NVIDIA's ARM acquisition cannot seem to catch a break, based on the long series of setbacks and delays that have beleaguered it since it came into being in late 2020. Regulators from many countries and regions, ranging from China and the U.S. to the UK and EU, have all had a hand in slowing proceedings to a crawl, thereby forcing NVIDIA to reconsider its timeline for the deal. And now, after the tech company overcame the hurdle of waiting out European summer vacation, it has to deal with the EU's next curveball: Antitrust regulators entering full-on probe mode.

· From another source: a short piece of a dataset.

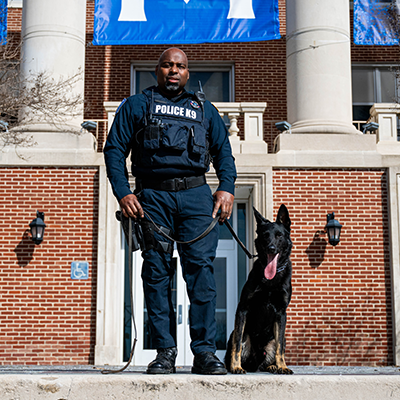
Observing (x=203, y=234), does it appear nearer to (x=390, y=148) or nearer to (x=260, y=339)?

As reported by Reuters, the European Commission has now declared it's doing a full investigation to determine whether NVIDIA acquiring ARM would unfairly harm the operations of other industries and rival companies such as Qualcomm, Apple, and Samsung. For its part, NVIDIA says no such thing would happen and that ARM would remain agnostic even under the green team's ownership, not creating unfair biases in the marketplace. But, as evidenced by the probe, regulators are not taking NVIDIA at its word.

It's reported that the European Commission will make its decision by March 15, 2022. Britain is also giving the acquisition a hard lookover, with its competition agency probing the attempted purchase as well.

Between these probes and the pending wildcard of what China will decide on the matter, the light at the end of the acquisition tunnel may still be far off. And the deal could crumble altogether if further delays and complications appear.